How does your brain tell time?
January 31, 2007
The changing colors reflect how a brain cell network evolves over time in response to stimuli. Credit: Buonomano Lab
"Time" is the most popular noun in the English language, yet how would we tell time if we didn’t have access to the plethora of watches, clocks and cell phones at our disposal?
For decades, scientists have believed that the brain possesses an internal clock that allows it to keep track of time. Now a UCLA study in the Feb. 1 edition of Neuron proposes a new model in which a series of physical changes to the brain’s cells helps the organ to monitor the passage of time.
"The value of this research lies in understanding how the brain works," said Dean Buonomano, associate professor of neurobiology and psychiatry at the David Geffen School of Medicine at UCLA and a member of the university’s Brain Research Institute. "Many complex human behaviors -- from understanding speech to playing catch to performing music -- rely on the brain’s ability to accurately tell time. Yet no one knows how the brain does it."

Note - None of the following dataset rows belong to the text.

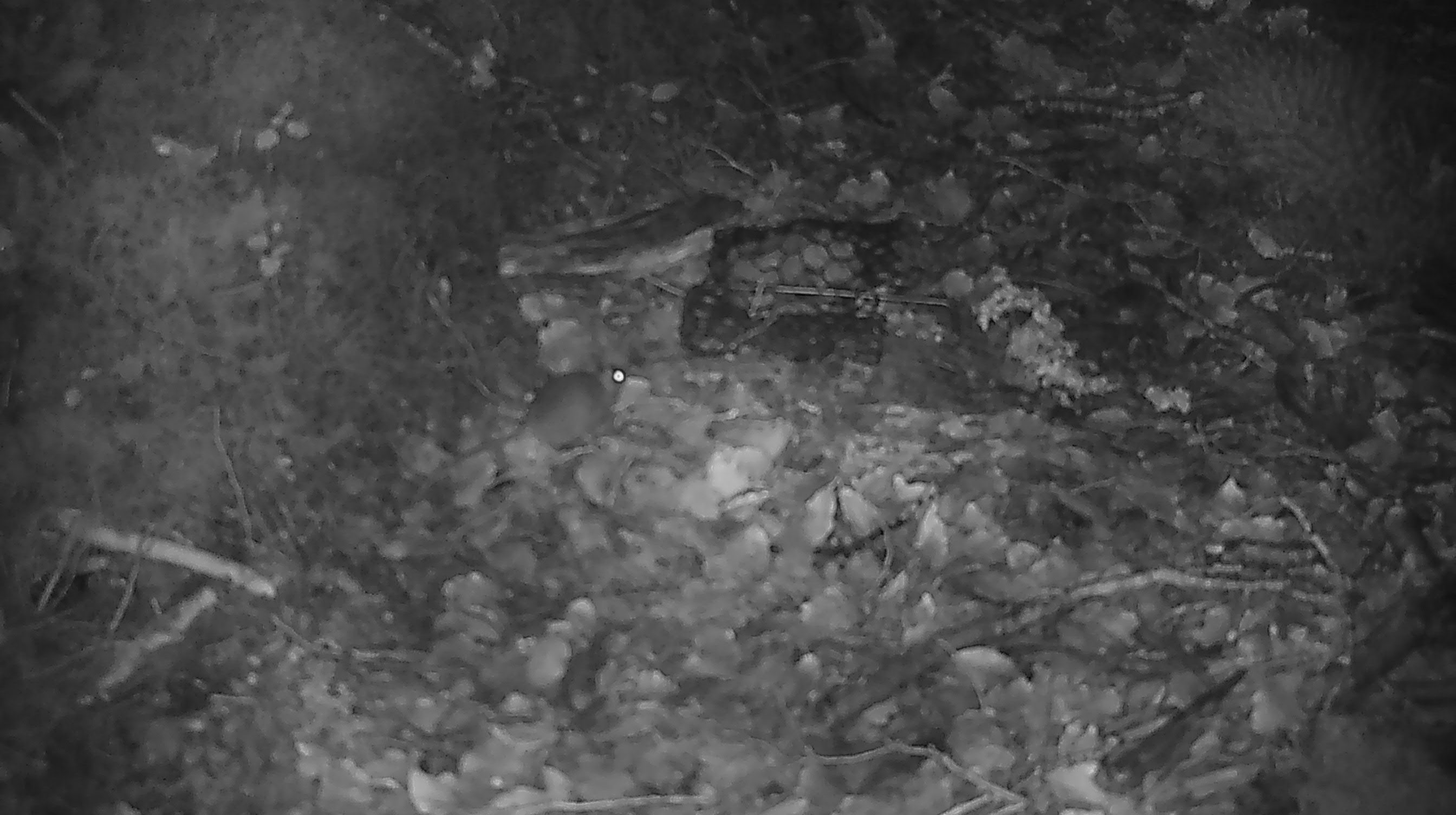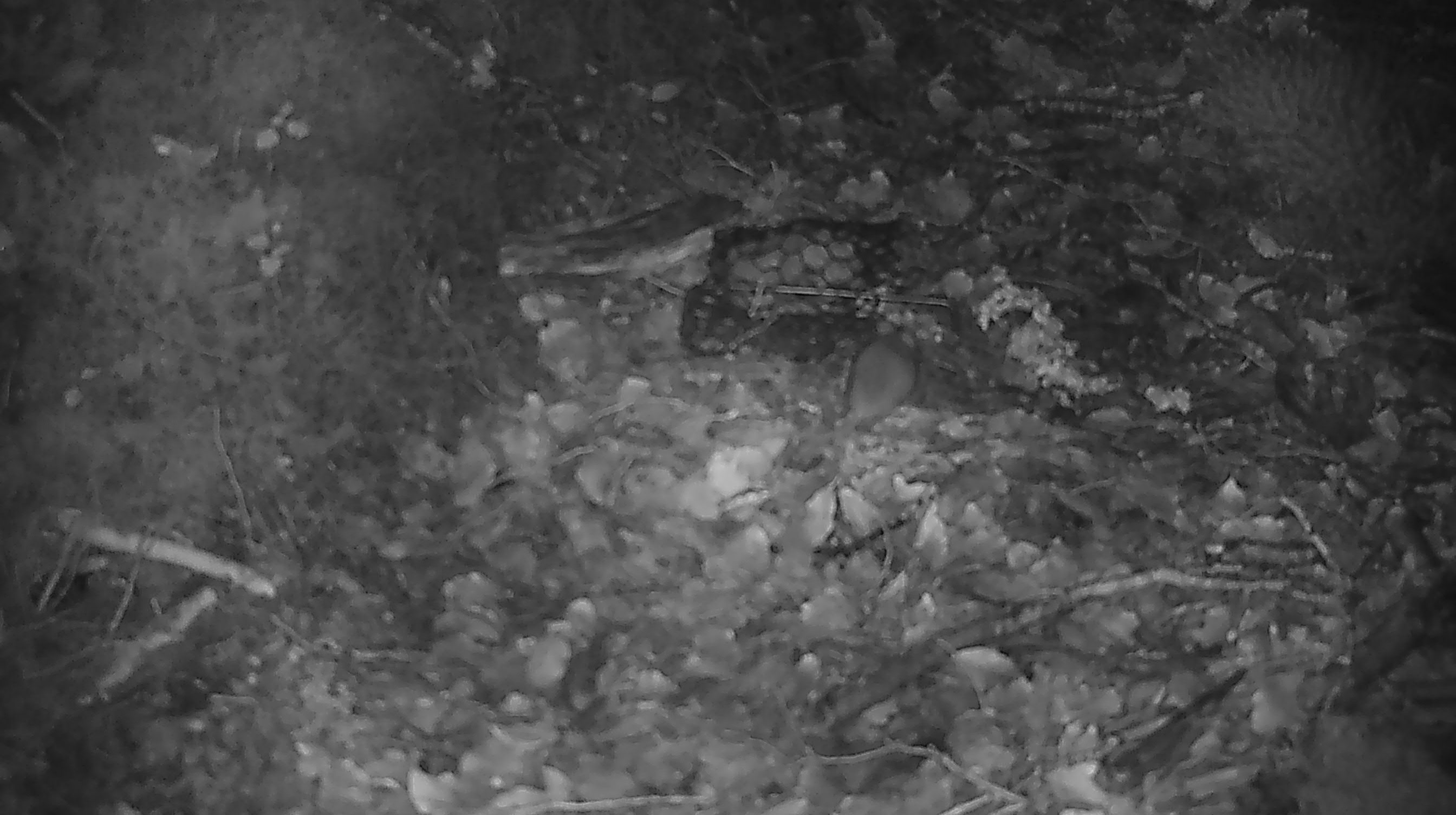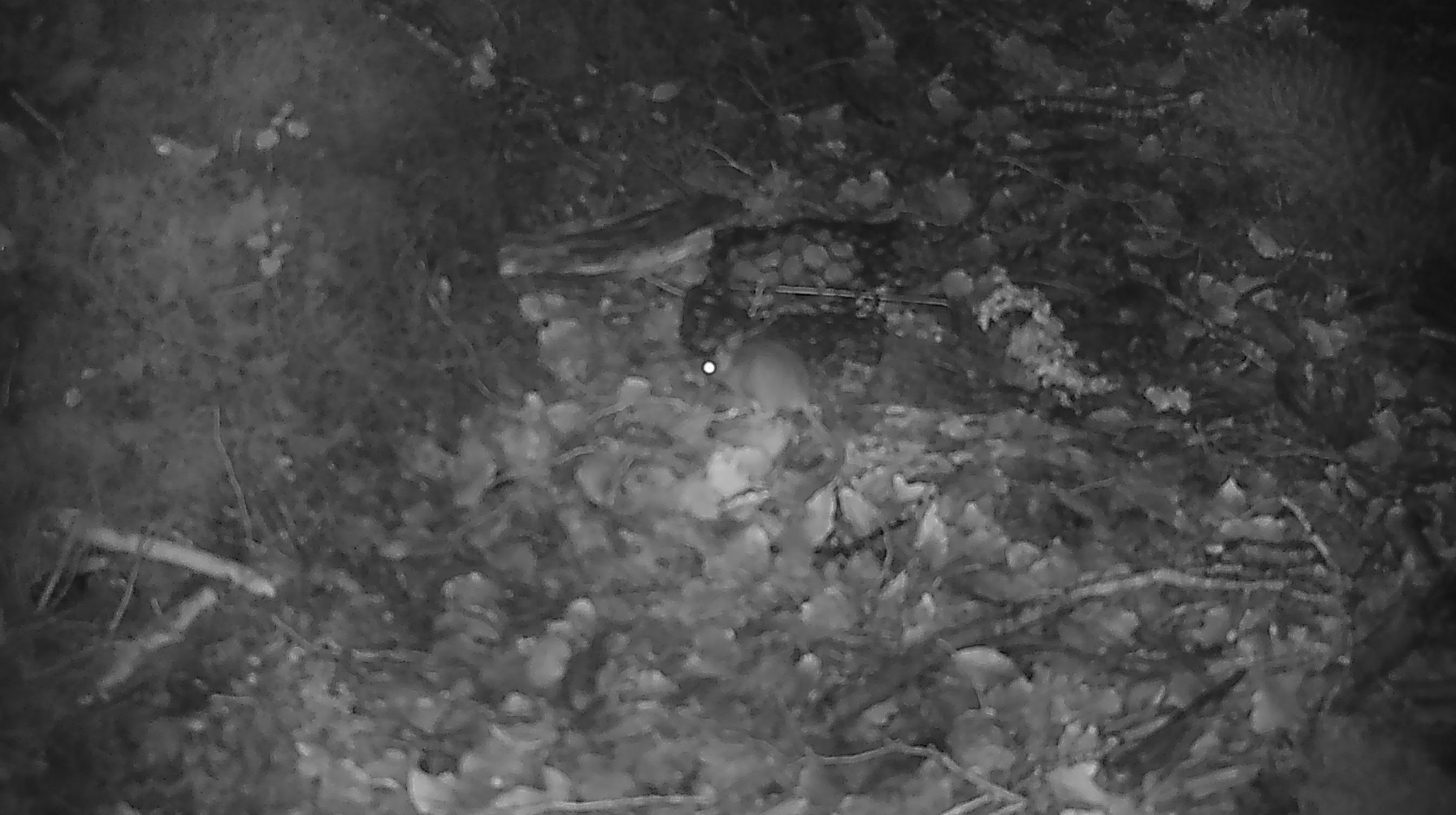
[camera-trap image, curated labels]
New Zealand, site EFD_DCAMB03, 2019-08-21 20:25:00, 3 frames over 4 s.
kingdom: Animalia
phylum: Chordata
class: Mammalia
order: Rodentia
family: Muridae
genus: Mus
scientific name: Mus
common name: mouse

The most popular theory assumes that a clock-like mechanism – which generates and counts regular fixed movements -- underlies timing in the brain. In contrast, Buonomano suggests a physical model that operates without using a clock. He offers an analogy to explain how it works.
"If you toss a pebble into a lake," he explained, "the ripples of water produced by the pebble’s impact act like a signature of the pebble’s entry time. The farther the ripples travel the more time has passed.
"We propose that a similar process takes place in the brain that allows it to track time," he added. "Every time the brain processes a sensory event, such as a sound or flash of light, it triggers a cascade of reactions between brain cells and their connections. Each reaction leaves a signature that enables the brain-cell network to encode time."
The UCLA team used a computer model to test this theory. By simulating a network of interconnected brain cells in which each connection changed over time in response to stimuli, they were able to show that the network could tell time.
Their simulations indicated that a specific event is encoded within the context of events that precede it. In other words, if one could measure the response of many neurons in the brain to a tone or a flash of light, the response would not only reveal the nature of the event, but the other events that preceded it and when they occurred.
The UCLA team tested the model by asking research volunteers in the study to judge the interval between two auditory tones under a variety of different conditions. The researchers found that volunteers’ sense of timing was impaired when the interval was randomly preceded by a "distracter" tone.
"Our results suggest that the timing mechanisms that underlie our ability to recognize speech and enjoy music are distributed throughout the brain, and do not resemble the conventional clocks we wear on our wrists," said Buonomano.
Because time-related information is critical to understanding speech, determining how the brain tells time represents an important step toward understanding the causes of diseases, such as dyslexia, that result in impaired linguistic abilities, he noted.
The next step for the research will be recording the response from a large number of brain cells to determine whether they encode information about the timing of stimuli.